Today, OpenAI unveiled their “Voice Engine,” an AI model in development since 2022 and currently used to power OpenAI’s text-to-speech API and ChatGPT Voice and Read Aloud features unveiled earlier this month.
As it turns out, OpenAI can also perform voice cloning. Here’s how it works: after recording a 15-second clip with their phone or computer microphone microphone, OpenAI’s Voice Engine generates “natural-sounding speech that closely resembles their original speaker” that can then be used by human users typing text aloud to it.
Sophisticated recording technology could have far-reaching ramifications for those involved with spoken audio production – from podcasters, voice over artists, spoken word performers and audiobook/advertisement narrators, gamers/streamers/customer service agents/salespeople or anyone who regularly records themselves speaking – such as podcasters, voiceover artists/vocalover artists/spoken word performers to gamers/streamers/customer service agents/salespersons among many others.
Pressure from such developments also applies to other companies devoted to this kind of technology, including well-funded AI startup ElevenLabs, Captions, Meta, WellSaid Labs and MyShell among others.
OpenAI further showcases Voice Engine’s ability to support non-verbal individuals by giving them non-robotic voices that are individually customized, as well as aiding therapeutic and educational programs for those with speech impairments or learning needs.
OpenAI noted in its announcement of Voice Engine today that, thus far, only “a small group of trusted partners” have access to it.

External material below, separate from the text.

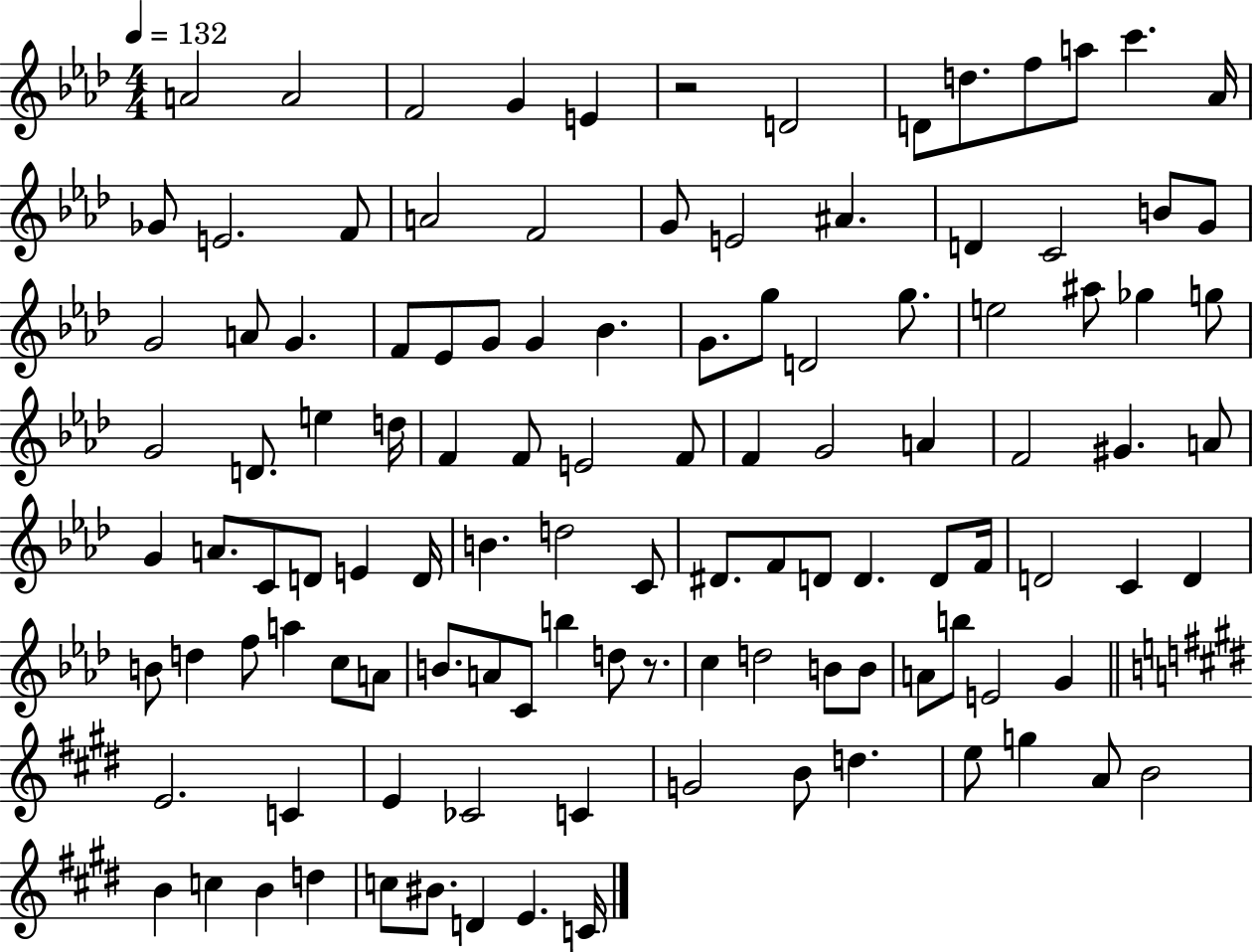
A4/h A4/h F4/h G4/q E4/q R/h D4/h D4/e D5/e. F5/e A5/e C6/q. Ab4/s Gb4/e E4/h. F4/e A4/h F4/h G4/e E4/h A#4/q. D4/q C4/h B4/e G4/e G4/h A4/e G4/q. F4/e Eb4/e G4/e G4/q Bb4/q. G4/e. G5/e D4/h G5/e. E5/h A#5/e Gb5/q G5/e G4/h D4/e. E5/q D5/s F4/q F4/e E4/h F4/e F4/q G4/h A4/q F4/h G#4/q. A4/e G4/q A4/e. C4/e D4/e E4/q D4/s B4/q. D5/h C4/e D#4/e. F4/e D4/e D4/q. D4/e F4/s D4/h C4/q D4/q B4/e D5/q F5/e A5/q C5/e A4/e B4/e. A4/e C4/e B5/q D5/e R/e. C5/q D5/h B4/e B4/e A4/e B5/e E4/h G4/q E4/h. C4/q E4/q CES4/h C4/q G4/h B4/e D5/q. E5/e G5/q A4/e B4/h B4/q C5/q B4/q D5/q C5/e BIS4/e. D4/q E4/q. C4/s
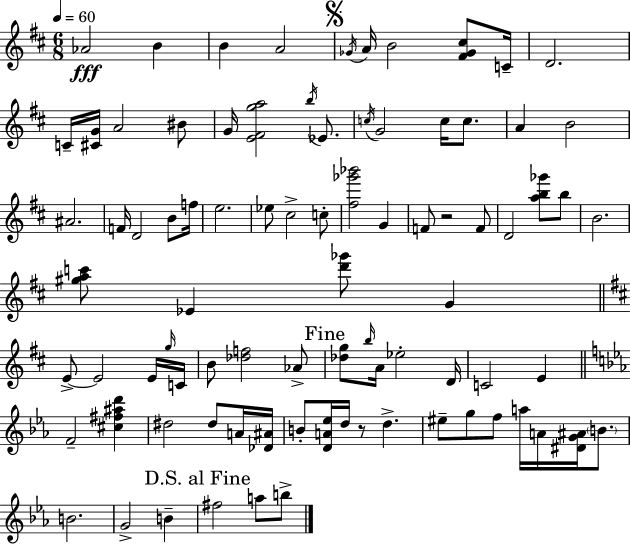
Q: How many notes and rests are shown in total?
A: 85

Examples were highlighted and named such as Google Cloud Platform and Oracle Corporation as potential use cases for Voice Engine technology.
Age of Learning, an education technology provider, leverages Voice Engine and GPT-4 for creating personalized voice content pre-scripted or real-time, expanding reading assistance capabilities and interactivity for various student audiences.

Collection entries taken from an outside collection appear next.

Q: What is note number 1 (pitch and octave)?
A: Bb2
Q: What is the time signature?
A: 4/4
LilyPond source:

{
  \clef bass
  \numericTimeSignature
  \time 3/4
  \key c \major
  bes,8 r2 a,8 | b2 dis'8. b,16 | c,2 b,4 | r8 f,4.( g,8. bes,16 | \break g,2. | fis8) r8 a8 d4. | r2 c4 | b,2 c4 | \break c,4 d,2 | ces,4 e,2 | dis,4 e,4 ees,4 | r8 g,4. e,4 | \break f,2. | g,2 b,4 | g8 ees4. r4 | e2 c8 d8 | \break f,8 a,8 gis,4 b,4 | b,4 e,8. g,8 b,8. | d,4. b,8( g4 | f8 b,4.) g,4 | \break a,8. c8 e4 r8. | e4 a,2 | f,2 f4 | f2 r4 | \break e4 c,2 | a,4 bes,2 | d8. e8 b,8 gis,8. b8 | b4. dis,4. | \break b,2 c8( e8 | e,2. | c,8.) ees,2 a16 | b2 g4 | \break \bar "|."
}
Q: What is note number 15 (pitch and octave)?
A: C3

HeyGen is an AI visual storytelling platform that empowers creators and businesses alike to adapt their content for translation into multiple languages using Voice Engine’s video translation features, while custom human-like avatars with multilingual voices allow HeyGen to reach a global audience while keeping original speaker’s accent intact.
Dimagi, a software company providing tools for community health workers, leverages Voice Engine and GPT-4 to provide interactive feedback in various languages for its workers, thus improving service delivery to remote settings.
Livox, an AI app for Augmentative and Alternative Communication (AAC) devices used by those with speech and hearing difficulties, integrates Voice Engine to provide non-robotic voices across languages for non-verbal individuals.
The Norman Prince Neurosciences Institute at Lifespan at Brown University is a nonprofit medical and teaching organization committed to aiding those with neurological diseases and disorders. To assist those who suffer speech impairments in using Voice Engine’s AI version of their voice. Two doctors there, Rohaid Ali and pediatric neurosurgeon Konstantina Svokos, have successfully restored speech of one brain tumor patient using an audio sample from one of her school project videos.